- _Exercise instructions_
Restate word for word the lines below that run from the one holding "ZE120.10 Verteilung und" through the one holding "No metal + No", inclusive. Pictures don't belong in the copy.

━━━ Source material

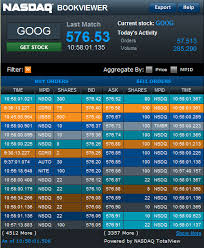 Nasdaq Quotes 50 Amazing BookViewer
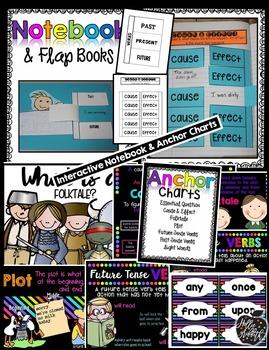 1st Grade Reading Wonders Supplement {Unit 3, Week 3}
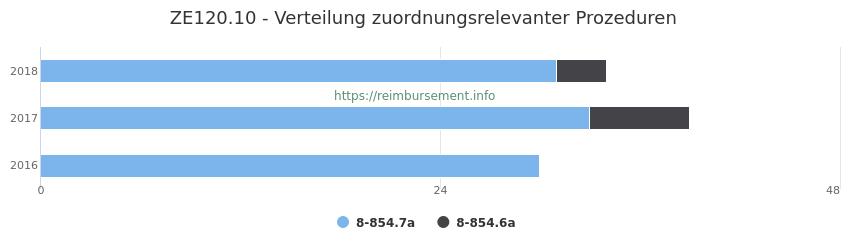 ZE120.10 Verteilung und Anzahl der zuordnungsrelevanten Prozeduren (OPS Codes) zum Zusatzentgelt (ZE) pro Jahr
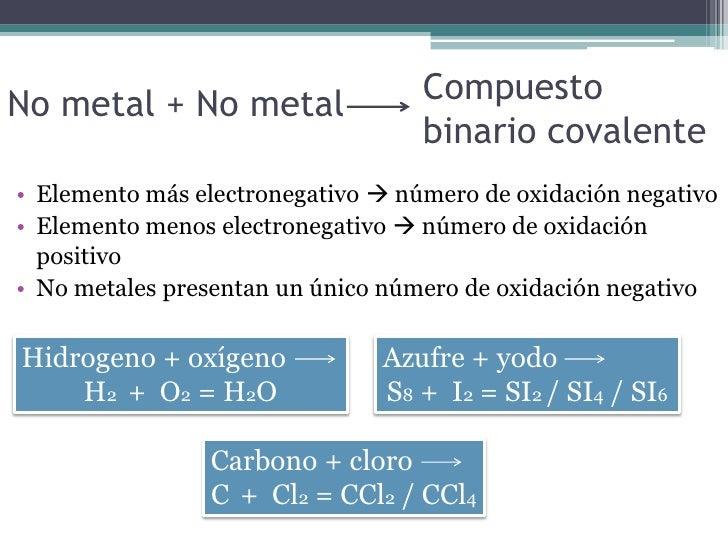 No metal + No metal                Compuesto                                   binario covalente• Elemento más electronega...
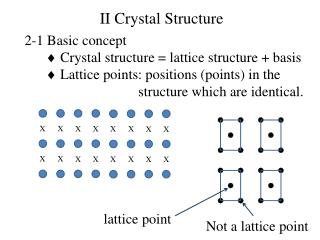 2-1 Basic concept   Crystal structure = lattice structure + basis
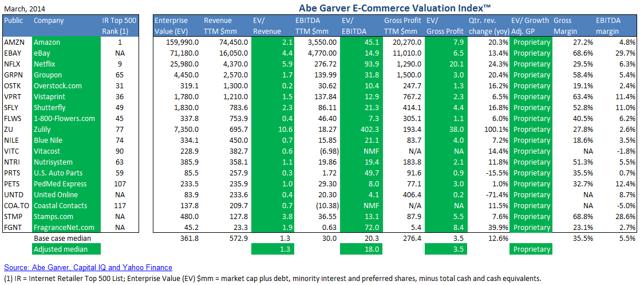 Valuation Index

━━━━━━
━━━ Source material

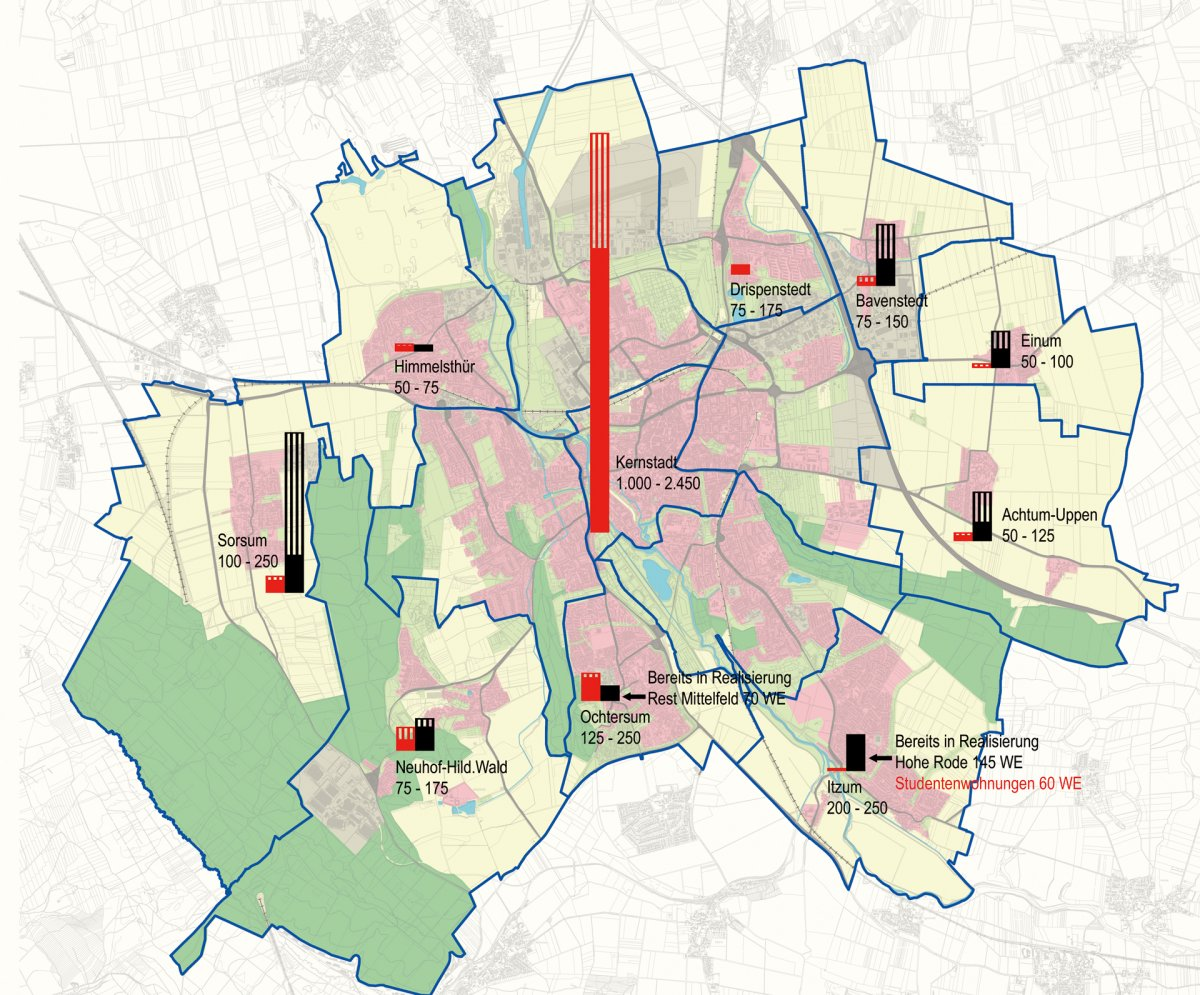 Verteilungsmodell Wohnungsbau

━━━━━━
━━━ Source material

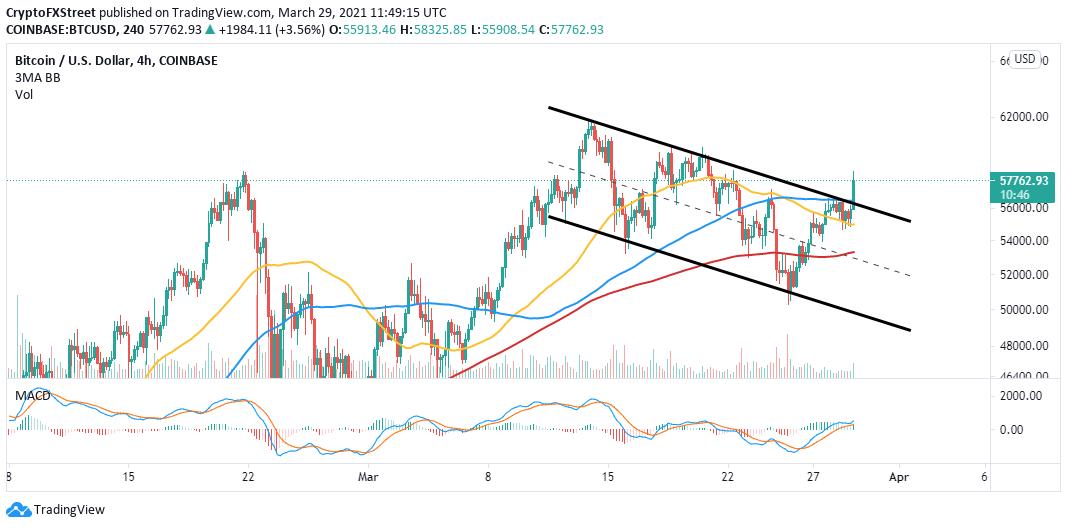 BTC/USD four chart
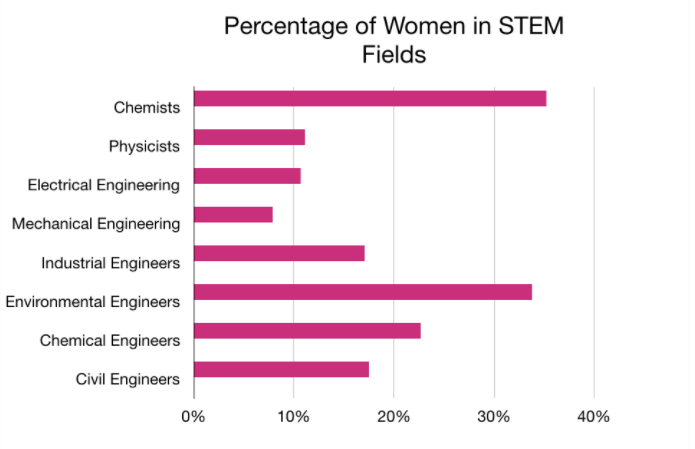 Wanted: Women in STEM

━━━━━━

- _Output for this task_
 ZE120.10 Verteilung und Anzahl der zuordnungsrelevanten Prozeduren (OPS Codes) zum Zusatzentgelt (ZE) pro Jahr
 No metal + No metal                Compuesto                                   binario covalente• Elemento más electronega...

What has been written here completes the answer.